FRIEDRICH (le 26 juin; a entendu parler du désastre Fouquet). ...
"Hier mon coeur a été déchiré aux morceaux [nouvelles de Landshut, Fouquet,
chute là], et je me suis senti trop triste d'être dans un état pour écrire
vous une Lettre sensible; mais à-jour, quand je suis venu à moi-même un
peu encore, je vous enverrai mes réflexions. Après ce qui a
arrivé à Fouquet, c'est certain Loudon ne peut avoir aucun autre dessin
mais sur Breslau [il conçoit en premier Glatz de tout]: ce sera le
grand point, par conséquent, surtout si les Russes courbent aussi
là, à à moins que Capital de Silésie. Sûrement les Turcs doivent être
dans motion:-si donc, nous sommes sauvés; si pas donc, nous sommes perdus! À-jour je
a amené ce Camp de Dobritz pour être rassemblé plus, et
dans condition lutter bien, devrait occasionner rise,-et au cas où tout
ce qui est dit et écrit à moi au sujet des Turcs est VRAI [lequel
rien de lui n'était], être capable de tirer un profit par lui quand le temps
vient." [Schoning, ii. 341 ("Dobritz gros, 26e juin, 1760").]

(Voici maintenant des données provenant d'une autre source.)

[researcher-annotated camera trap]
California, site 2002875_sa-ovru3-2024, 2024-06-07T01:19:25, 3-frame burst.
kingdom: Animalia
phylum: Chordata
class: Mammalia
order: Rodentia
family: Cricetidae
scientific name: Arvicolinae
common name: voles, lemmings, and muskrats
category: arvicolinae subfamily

HENRI (simultanément, le 26 juin: Henri est avancé de Sagan,
à travers Francfort, et a été résolu à Landsberg où il reste
à travers le reste du Dialogue). ... Tottleben, avec le sien,
Cosaque, en récurant au sujet de, a obtenu un chèque d'us,-rien comme
assez. "Par tous mes comptes, Soltikof, avec le gros du
Russes, marche pour Posen. Les autres rumeurs et symptômes
consentez dans indiquer un Corps séparé, sous Fermor qui est joindre,
Tottleben, et assiège Colberg: si les deux ces Corps, le Colberg,
et le Posen un, agissez, en concert, mon embarras sera
extrême. ... J'ai eu juste nouvelles de ce qui est arrivé Général
Fouquet. Avant ce coup, vos affaires étaient assez désespérées;
maintenant je vois mais trop bien ce que nous devons chercher." [Ib. ii. 339
("Landsberg, 26e juin, 1760").] (Comment consolant!)